If an API request to authenticate comes from a server that claims it is a time that is outside of 15 minutes of Twitter time, it will fail with a 401 error.
ThankYou
You might just have made a mistake in copying the Access Token from the apps.twitter.com page.
You need to copy the entire thing that's given as Access Token, not just the string after the -.

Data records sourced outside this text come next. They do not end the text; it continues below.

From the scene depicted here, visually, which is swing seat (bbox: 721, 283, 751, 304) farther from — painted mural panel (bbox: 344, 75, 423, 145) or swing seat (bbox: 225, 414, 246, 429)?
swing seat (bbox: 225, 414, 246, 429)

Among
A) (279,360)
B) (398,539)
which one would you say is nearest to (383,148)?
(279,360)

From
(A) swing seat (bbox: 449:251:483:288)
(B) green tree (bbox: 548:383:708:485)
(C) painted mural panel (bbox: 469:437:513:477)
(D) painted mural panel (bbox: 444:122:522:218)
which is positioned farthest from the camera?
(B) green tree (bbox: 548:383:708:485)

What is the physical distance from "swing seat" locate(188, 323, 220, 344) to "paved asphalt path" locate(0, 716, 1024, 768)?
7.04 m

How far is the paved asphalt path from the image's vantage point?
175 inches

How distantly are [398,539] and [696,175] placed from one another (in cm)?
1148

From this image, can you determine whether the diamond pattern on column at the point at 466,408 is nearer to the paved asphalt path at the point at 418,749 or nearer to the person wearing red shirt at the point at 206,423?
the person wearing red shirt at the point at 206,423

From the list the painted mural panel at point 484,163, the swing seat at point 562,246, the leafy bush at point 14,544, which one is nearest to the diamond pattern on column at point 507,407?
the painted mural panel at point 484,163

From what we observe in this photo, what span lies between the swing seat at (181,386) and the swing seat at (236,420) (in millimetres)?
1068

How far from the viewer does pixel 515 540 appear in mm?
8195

For example, copy and paste the entire string like 74376347-jkghdui456hjkbjhgbm45gj, not just jkghdui456hjkbjhgbm45gj.
[Note the above string is just something I typed randomly for demonstration purpose. Your actual Access token will also look like this though, i.e,
"a string of number-an alphanumeric string"]
you just have to show your keys into the double quote
and you don't have to define your keys in last twitter authentication.
#Import the necessary methods from tweepy library
from tweepy.streaming import StreamListener
from tweepy import OAuthHandler
from tweepy import Stream
#Variables that contains the user credentials to access Twitter API
access_token = 'X3YIzD'
access_token_secret = 'PiwPirr'
consumer_key = 'ekaOmyGn'
consumer_secret = 'RkFXRIOf83r'
#This is a basic listener that just prints received tweets to stdout.
class StdOutListener(StreamListener):
def on_data(self, data):
print data
return True
def on_error(self, status):
print status
if __name__ == '__main__':
#This handles Twitter authetification and the connection to Twitter
Streaming API
l = StdOutListener()
auth = OAuthHandler(consumer_key, consumer_secret)
auth.set_access_token(access_token, access_token_secret)
stream = Stream(auth, l)
#This line filter Twitter Streams to capture data by the keywords: 'python',
'javascript', 'ruby'
stream.filter(track=['python', 'javascript', 'ruby'])
I had the same issue - nothing here fixed it. The trick for me was that Streaming tweets with Tweepy apparently requires 1A authentication, not 2A (see - https://github.com/tweepy/tweepy/issues/1346). This means you need to use an access token as well as the consumer tokens in the authentication object.
import tweepy
# user credentials
access_token = '...'
access_token_secret = '...'
consumer_key = '...'
consumer_secret = '...'
auth = tweepy.OAuthHandler(consumer_key, consumer_secret)
# this is the main difference
auth.set_access_token(access_token, access_token_secret)
stream = tweepy.Stream(auth, tweepy.StreamListener)
In my case the error occurred because I was using AppAuthHandler rather than OAuthHandler. Switching to OAuthHandler resolved the issue.
In my case, I had this problem but it did not have to do with time.
My app had a "read only" permission.
I had to change it to a "read and write" permission for the error to cease.
You can do this by going to "user authentication" in the app settings page.
After changing your read only permission, you have to regenerate your access token, then put it into your code. Thanks for the help!